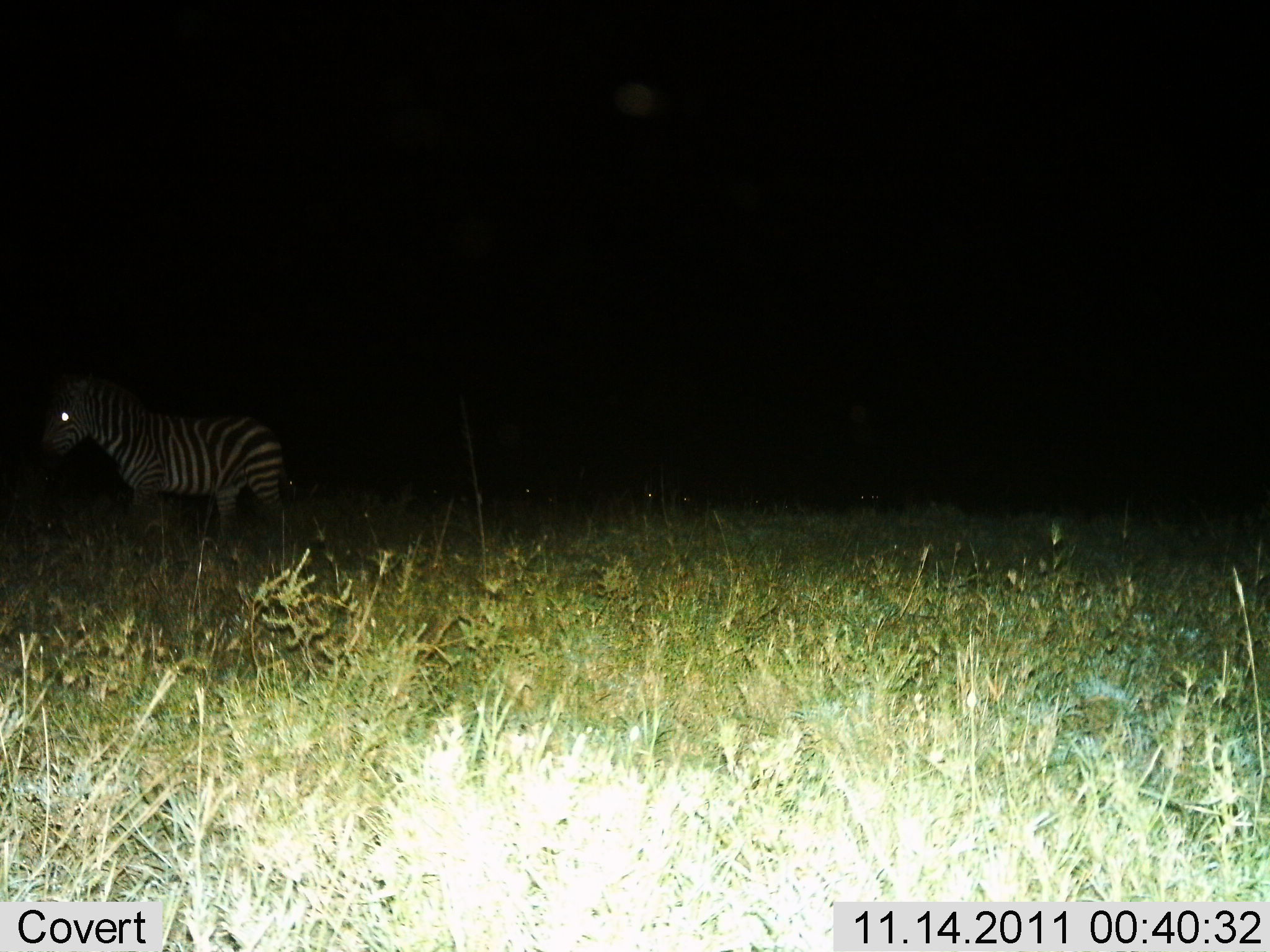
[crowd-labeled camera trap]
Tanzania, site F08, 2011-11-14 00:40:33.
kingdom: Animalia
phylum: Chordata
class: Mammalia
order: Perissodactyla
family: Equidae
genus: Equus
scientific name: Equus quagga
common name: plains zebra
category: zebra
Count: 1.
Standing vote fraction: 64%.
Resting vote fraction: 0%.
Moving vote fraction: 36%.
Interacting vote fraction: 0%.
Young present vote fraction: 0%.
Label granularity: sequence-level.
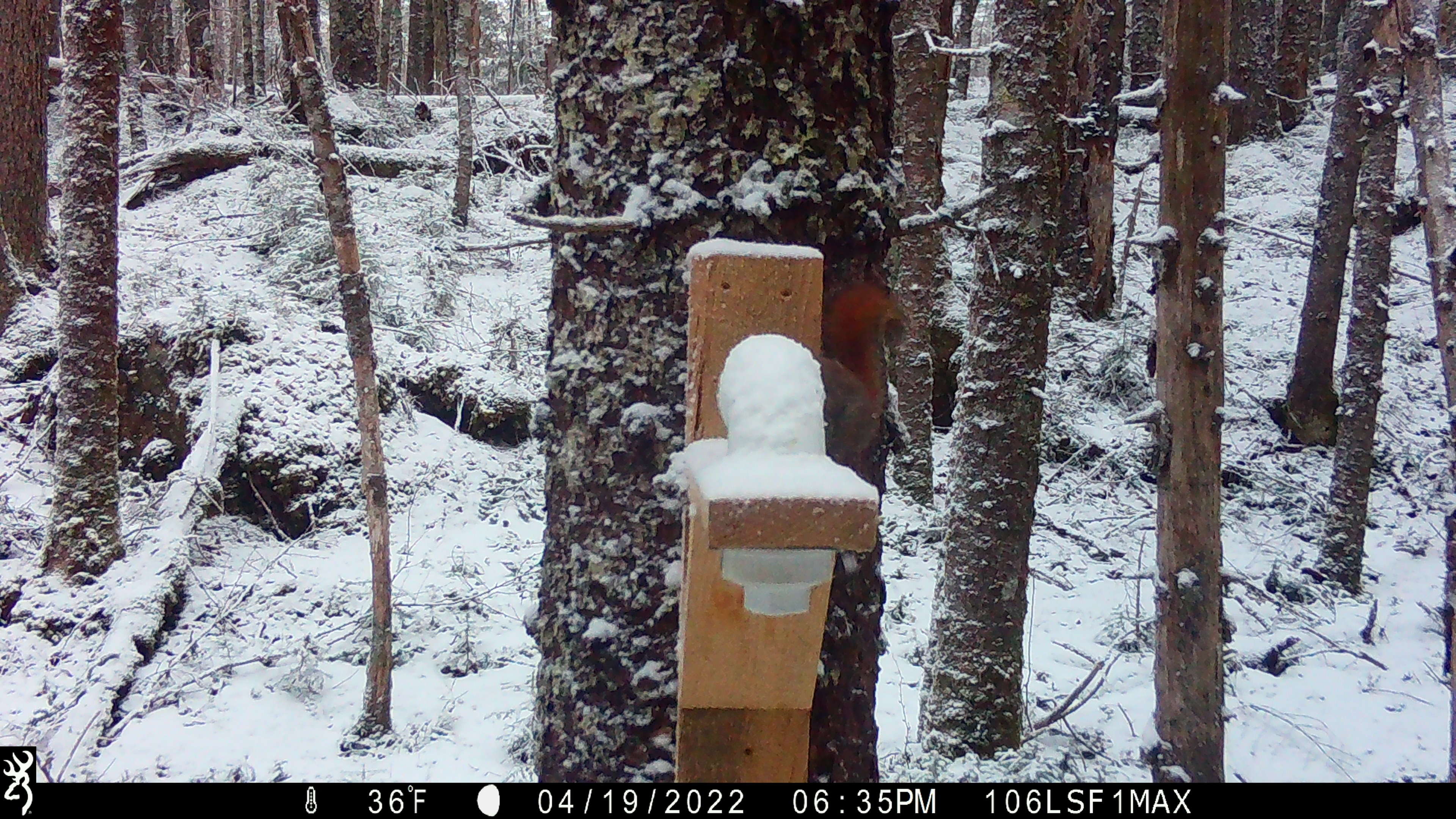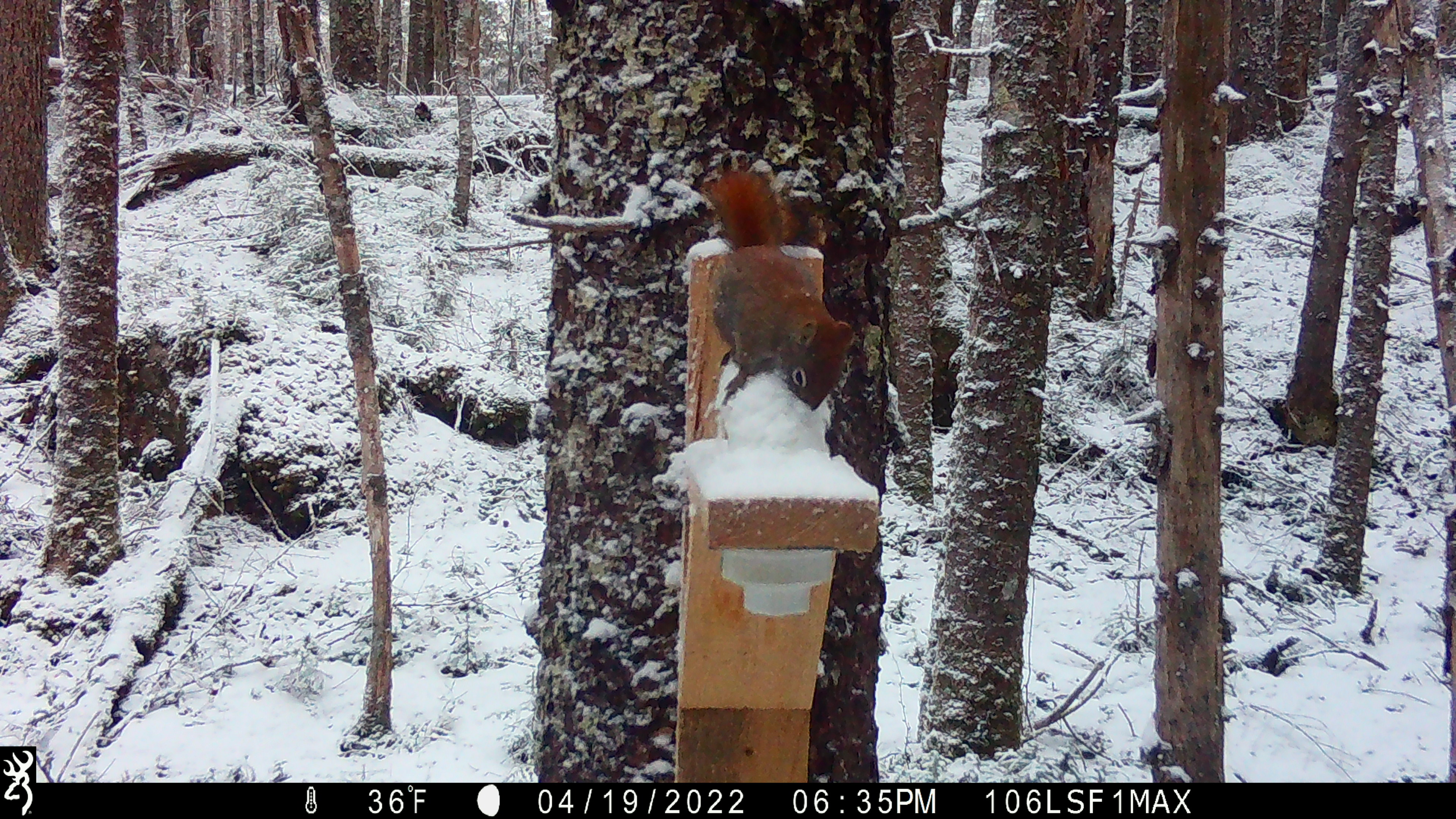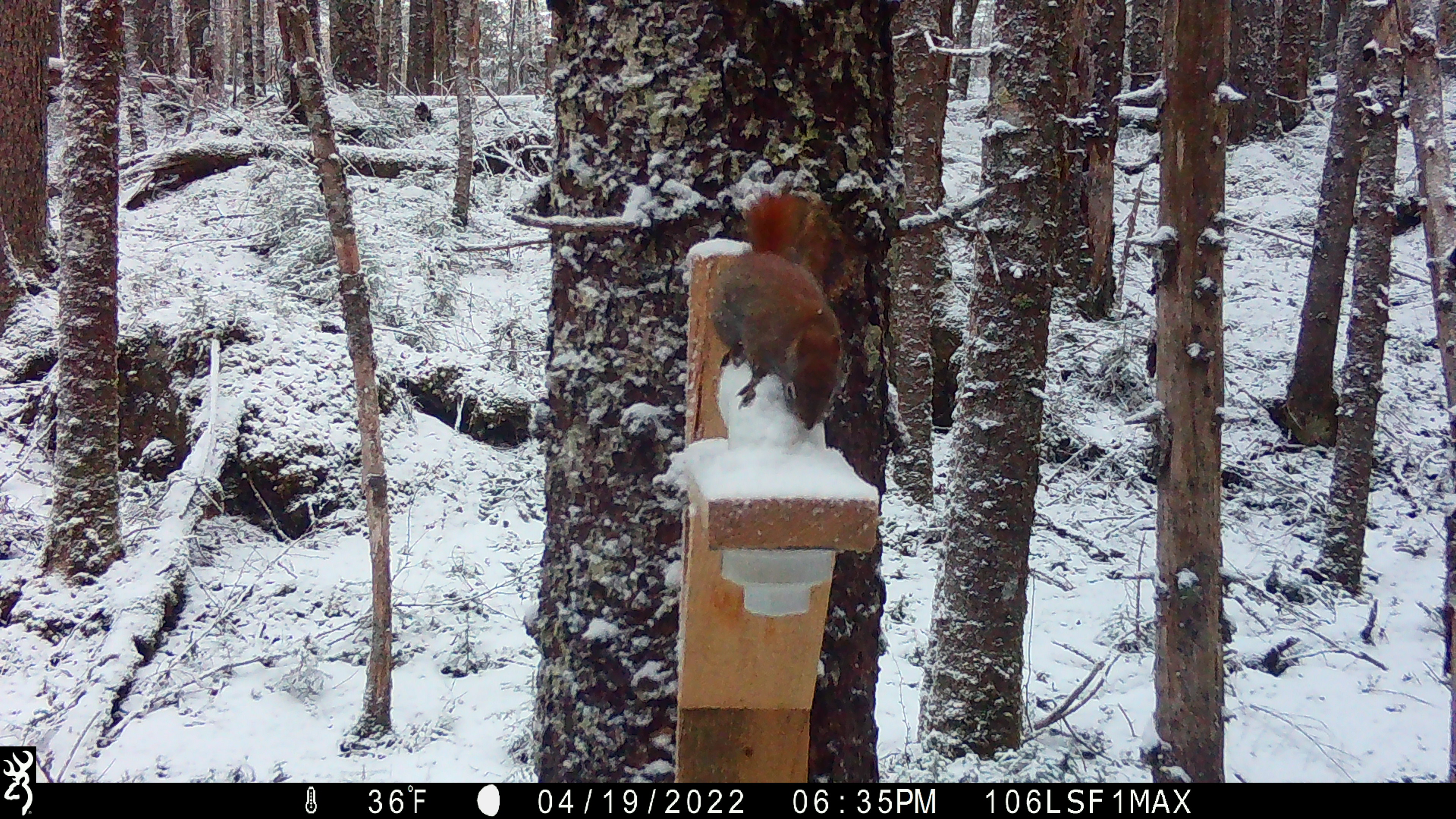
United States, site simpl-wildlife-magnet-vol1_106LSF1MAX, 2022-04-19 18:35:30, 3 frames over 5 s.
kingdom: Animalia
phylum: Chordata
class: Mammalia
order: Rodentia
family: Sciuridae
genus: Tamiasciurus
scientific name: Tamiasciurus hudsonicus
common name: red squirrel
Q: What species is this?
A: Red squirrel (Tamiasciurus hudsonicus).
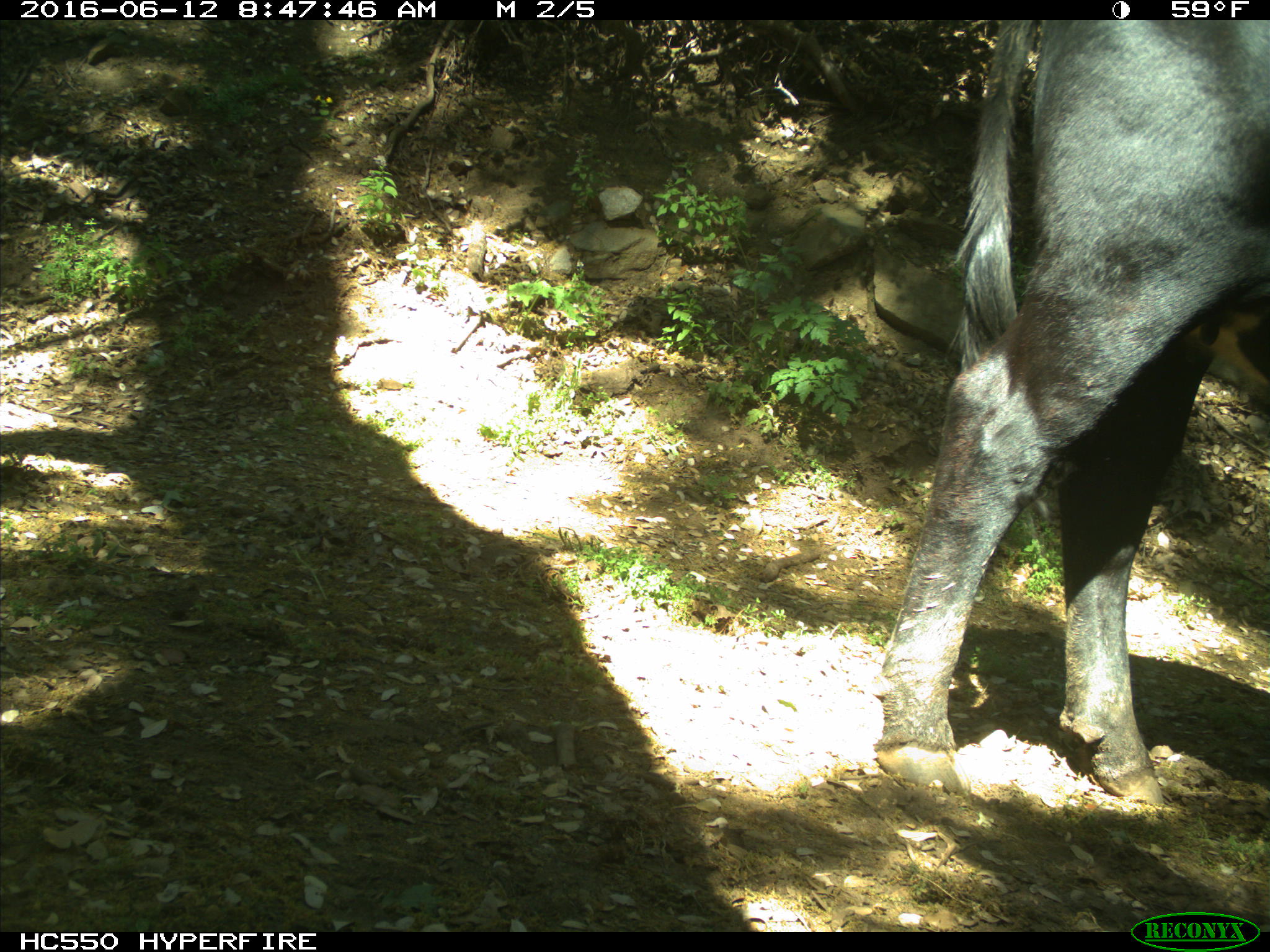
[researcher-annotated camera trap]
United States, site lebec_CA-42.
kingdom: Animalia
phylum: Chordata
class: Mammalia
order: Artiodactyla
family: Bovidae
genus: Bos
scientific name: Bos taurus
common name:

• • •

Could you write out the whole listing exactly, dropping the pictures?

[crowd-labeled camera trap]
Tanzania, site F08, 2011-11-14 00:40:33.
kingdom: Animalia
phylum: Chordata
class: Mammalia
order: Perissodactyla
family: Equidae
genus: Equus
scientific name: Equus quagga
common name: plains zebra
category: zebra
Count: 1.
Standing vote fraction: 64%.
Resting vote fraction: 0%.
Moving vote fraction: 36%.
Interacting vote fraction: 0%.
Young present vote fraction: 0%.
Label granularity: sequence-level.
United States, site simpl-wildlife-magnet-vol1_106LSF1MAX, 2022-04-19 18:35:30, 3 frames over 5 s.
kingdom: Animalia
phylum: Chordata
class: Mammalia
order: Rodentia
family: Sciuridae
genus: Tamiasciurus
scientific name: Tamiasciurus hudsonicus
common name: red squirrel
Q: What species is this?
A: Red squirrel (Tamiasciurus hudsonicus).
[researcher-annotated camera trap]
United States, site lebec_CA-42.
kingdom: Animalia
phylum: Chordata
class: Mammalia
order: Artiodactyla
family: Bovidae
genus: Bos
scientific name: Bos taurus
common name:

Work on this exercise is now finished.